== Texte fourni

🇳🇬 Les illustrations de cet étudiant nigérian chamboulent les manuels de médecine moderne

🇳🇬 Les illustrations de cet étudiant nigérian chamboulent les manuels de médecine moderne

Une illustration médicale d’un fœtus noir dans un utérus a provoqué un flot de réactions positives à l’égard de l’artiste et étudiant nigérian Chidiebere Ibe. L’illustration est devenue virale sur les réseaux sociaux car, pour de nombreuses personnes, c’est la première fois qu’elles voient un dessin médical représentant des personnes de couleur. Deux experts expliquent la diversité de l’imagerie médicale dans notre pays.

Ouvrez n’importe quel livre de biologie et vous verrez surtout des illustrations de corps blancs. Un fœtus blanc dans un utérus blanc, un enfant blanc atteint de la varicelle, une femme blanche qui allaite. C’est pourquoi les illustrations médicales de l’étudiant nigérian Chidiebere Ibe nous ouvrent les yeux.

====
== Données fournies

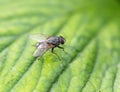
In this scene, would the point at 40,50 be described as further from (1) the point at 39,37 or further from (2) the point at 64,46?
(2) the point at 64,46

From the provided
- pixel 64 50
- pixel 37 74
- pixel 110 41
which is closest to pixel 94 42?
pixel 110 41

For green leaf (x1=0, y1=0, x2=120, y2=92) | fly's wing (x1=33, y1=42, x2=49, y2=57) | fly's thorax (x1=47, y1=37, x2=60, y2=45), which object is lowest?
green leaf (x1=0, y1=0, x2=120, y2=92)

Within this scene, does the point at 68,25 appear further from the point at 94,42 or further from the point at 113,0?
the point at 113,0

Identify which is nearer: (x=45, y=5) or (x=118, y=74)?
(x=118, y=74)

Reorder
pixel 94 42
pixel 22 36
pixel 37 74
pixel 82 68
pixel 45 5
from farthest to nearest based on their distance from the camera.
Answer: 1. pixel 45 5
2. pixel 94 42
3. pixel 22 36
4. pixel 82 68
5. pixel 37 74

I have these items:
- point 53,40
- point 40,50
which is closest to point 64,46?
point 53,40
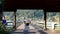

====

## Consigne
Rédigez la suite de l'article sur les illustrations médicales de Chidiebere Ibe, en reprenant juste après sa dernière phrase.

## Réponse
Couleur de peau

Ibe veut démontrer l’importance de la diversité dans le monde médical et dans l’enseignement. “Le manque de diversité a parfois des conséquences importantes pour les étudiants en médecine et leurs futurs patients”, dit-il. “De nombreuses affections et symptômes semblent différents lorsque le patient a une couleur de peau différente. Pour cette raison, d’autres couleurs de peau devraient également être représentées.”

Avec mes illustrati­ons, je veux représen­ter les personnes de couleur, tout en les inspirant à entrer dans le domaine médical.Chidiebere Ibe

“Des recherches récentes ont montré que les personnes de couleur sont plus attirées par les illustrations qui incluent leur propre couleur de peau”, poursuit Ibe. “Avec mes illustrations, je veux représenter les personnes de couleur, tout en les inspirant à entrer dans le domaine médical.”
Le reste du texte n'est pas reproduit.